Provided text:
# My 2015 GMC Sierra 1500 Denali ProGrade Build



## Darkrider (May 11, 2012)

Thanks for checking out my new build thread! My previous build is linked in my sig (a 2015 Kia Forte5 SX). I'll have a few components that are/will be included in this new build, but a lot will be new.

Here is the big nasty.










The truck is a 2015 Sierra Denali. I took me weeks to find the right one as I was looking for very specific options. I had to have the 6.2L V8, and I really wanted the 8-speed auto. That limited me to 2015-up trucks as the 2014's did not get the 8-speed. I also reeealy wanted it to have all of the options - trailer brake controller, Forward Collision Alert, Sunroof, and power sliding rear glass. I wasn't overly concerned with the color, but I dreamed of getting the Iridium Metallic Paint. Well, dreams come true it seems. I got one with everything I hoped and dreamed about, and it has a folding tonneau cover and only 5000 miles on the odometer to top it off.

Due to necessity (and my extreme lack of patience), I have already replaced the stock Bose 6x9's up front with the incredible Satori MW16P-4 6-1/2". The drivers side 6x9 was blown (I don't know if it was like that when I bought it, or if I blew it since buying it). I have issues with driving a car every day and not having music, so I ordered mounting brackets from Amazon Friday night and they arrived Monday (along with a couple of other necessities - Husky all-weather mats, etc). The door panels in this truck aren't the toughest I have dealt with, but they like to put up a fight. Hope I never have to remove them again....

I broke a rule in my haste and didn't take any pictures. :shy::shrug: I will take more pictures from now on......I will......seriously.

Recorded data:
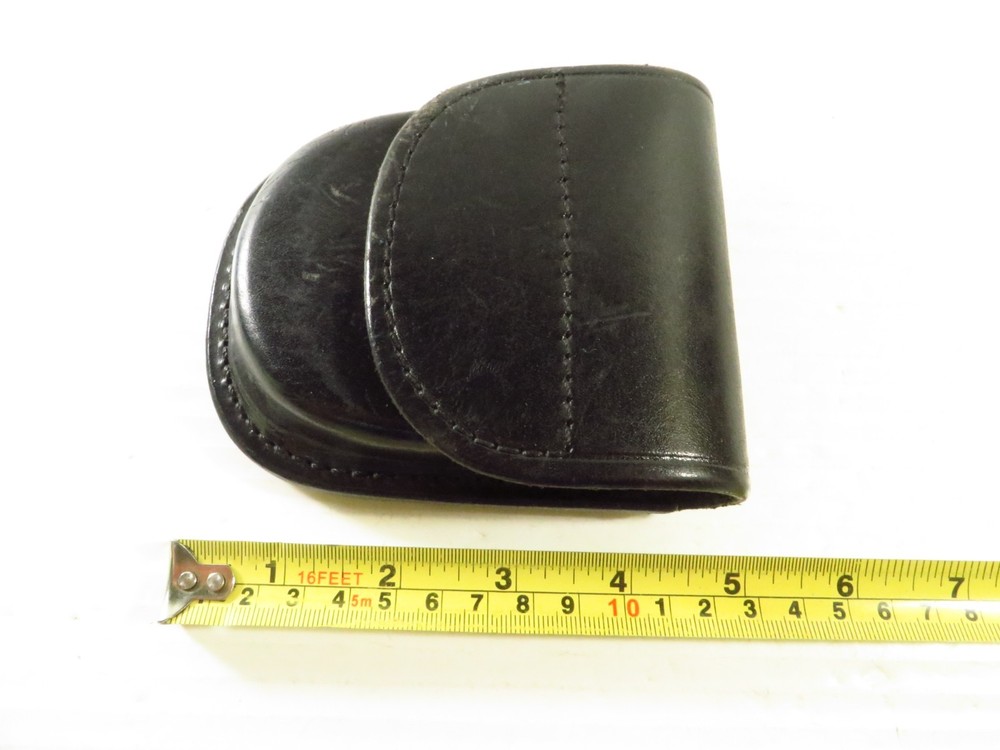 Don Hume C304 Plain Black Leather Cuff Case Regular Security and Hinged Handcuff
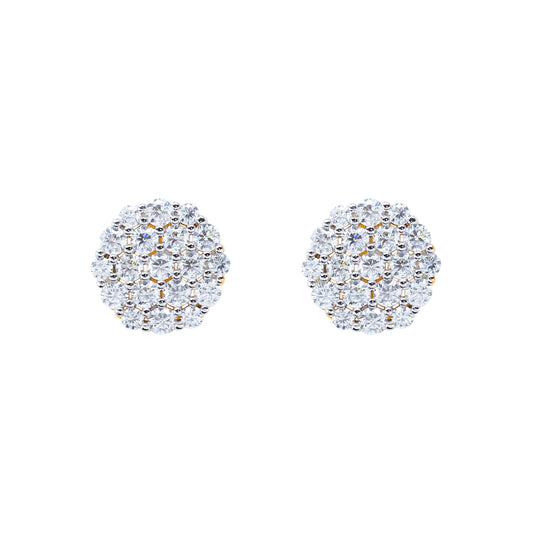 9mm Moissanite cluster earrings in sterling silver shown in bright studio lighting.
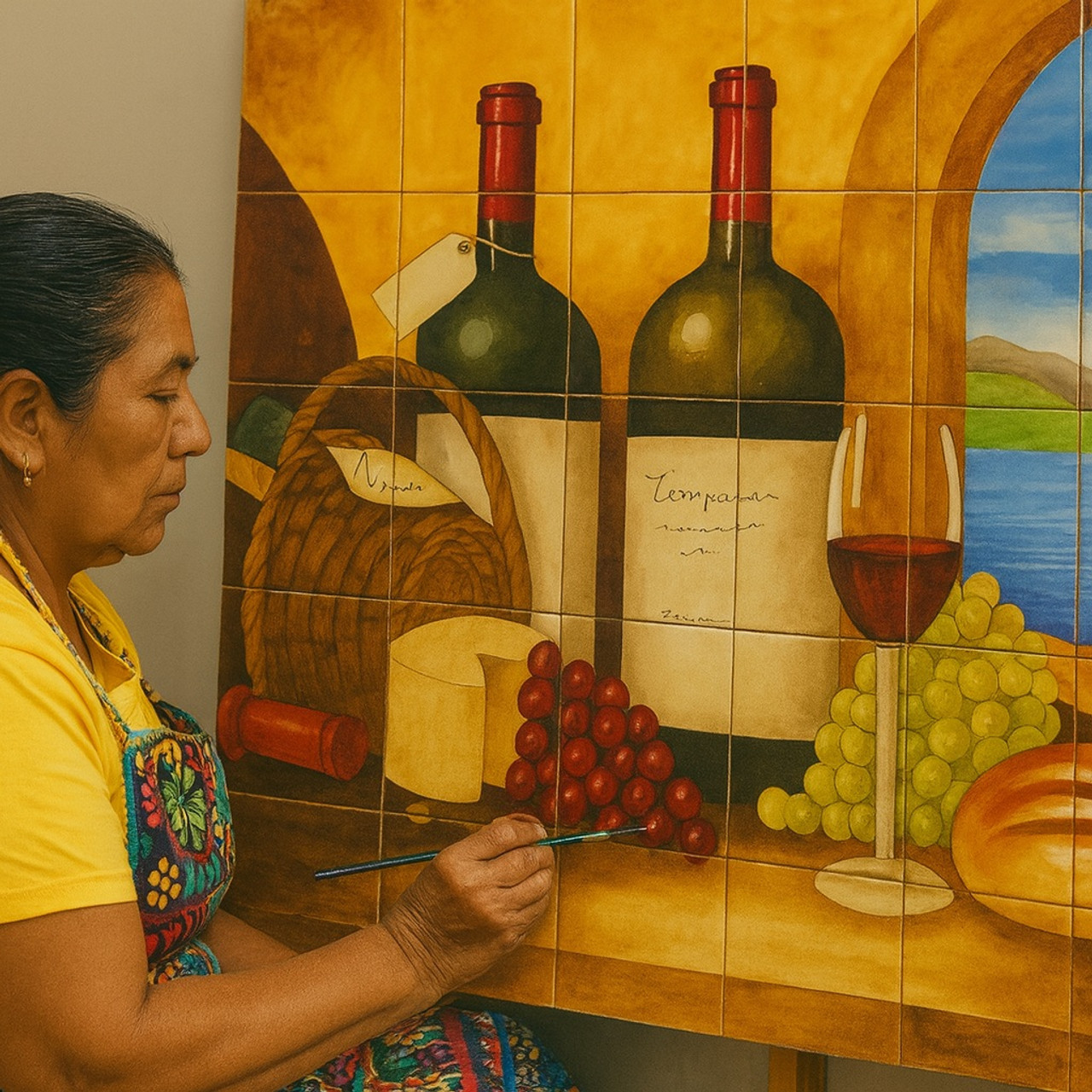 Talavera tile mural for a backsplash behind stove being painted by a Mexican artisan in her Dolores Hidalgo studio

Job 1: In the truck build thread, what speakers replaced the stock Bose 6x9's up front?
Job 2: Which options does the truck build thread list after the words "all of the options"?
Job 3: Can you carry the truck build thread forward from its final sentence?
The material above has no connection to the truck build thread.

Response area 1: Satori MW16P-4 6-1/2" speakers.

Response area 2:
- Trailer brake controller
- Forward Collision Alert
- Sunroof
- Power sliding rear glass

Response area 3:
I used some Uxcell 394mil foam to insulate the Metra 82-3005 bracket from the door metal. It's nice and thick, but compresses well and does a great job of insulating the bracket from the door. I also used DEI 050330 Boom Mat between the driver and the bracket to provide a rain guard and further insulation. I'm going to leave it like that for a few days and see how it plays out. I may go back and add a couple of pounds of duct seal to the brackets if I hear any funny business.


----------



## Darkrider (May 11, 2012)

Here is what I'm planning:

Equipment -
Satori MW16P-4 6.5" midbass (already installed)
SEAS Prestige MCA12RC (H1304) 4.5" midrange
A/D/S/ 206-0101 soft dome tweeters
Stock Head unit
2 x Mosconi AS 200.4's
2 or 4 Tang Band W8-740P 8" Subwoofers - probably only 2...but who knows?
Mosconi 6to8v8 processor with RCD

I already have everything but the subs. I'm hoping that selling my previous JL Audio 13w6's from my Kia will more than pay for the new subs. I really wanted to go with the JL Audio 8w7's, but I don't think I can get them to work due to their super deep baskets and enormous motors. If the Tang Band W8-740P's don't look like they will work, I'll probably look at the Tang Band W8-1363SB or Eminence 8" High Excursion DVC. I really feel like the subs will be the trickiest part of this build.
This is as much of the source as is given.